Sard Verbinnen, which announced the formation of the group less than a week ago, is seeking to help its clients navigate a federal government that is playing a bigger role in corporate America’s affairs, said George Sard, a founder of the firm and its chief executive. Mergers increasingly draw government scrutiny — see AT&T’s bid for Time Warner — and international clients are asking how Washington will affect their business activities in the United States.

“About five to 10 years ago, Washington was pretty peripheral,” Sard said in a telephone interview. “Now it’s pretty central to everything we’re doing. It became increasingly obvious that this was something we needed to do.”
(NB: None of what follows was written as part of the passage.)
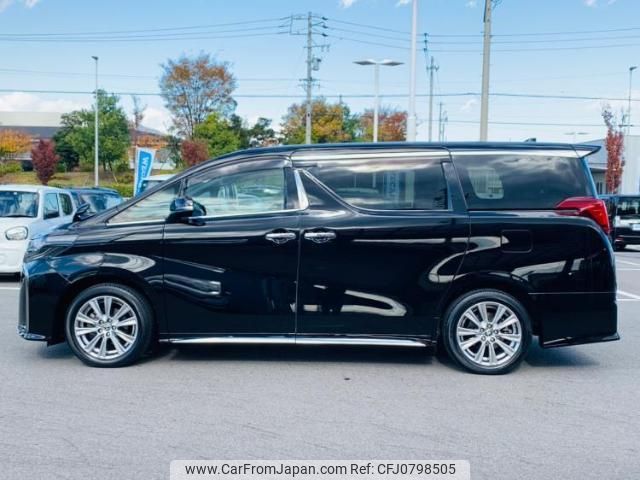 toyota alphard 2020 quick_quick_3BA-AGH30W_AGH30-9020720 image 2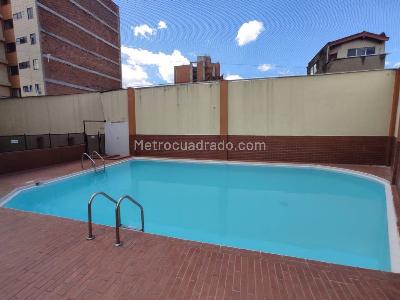 Apartamento de 4 alcobas en arriendo en Florida Nueva, Medellín, 100 m² · foto 17 de 19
Since Sard Verbinnen sold a 40 percent stake in itself to the investment firm Golden Gate Capital two years ago, the company has opened offices in Hong Kong and Houston and formed a number of new practices. The firm has lost a number of partners since the investment as well.

The public affairs team includes Miriam Sapiro, a deputy U.S. trade representative in the Obama administration, and Bruce Haynes, a political communications specialist with ties to the Republican Party. Now helping to lead the new business is Gillespie, 56, a two-time political candidate who served in the George W. Bush administration. (Despite Gillespie’s background, the business will not do any lobbying.)

After he lost the Virginia governor’s race, Gillespie became a fellow at Harvard’s Institute of Politics at the Kennedy School of Government, but said he had been considering returning to the private sector, having ruled out a third run for office.

He was previously a lobbyist at several firms, including Quinn Gillespie, once one of the most prominent lobbying organizations. He has also worked at the Brunswick Group, another communications firm, as a senior counselor.

“One of the things that was most appealing was the ability to have a blank slate,” Gillespie said in a telephone interview.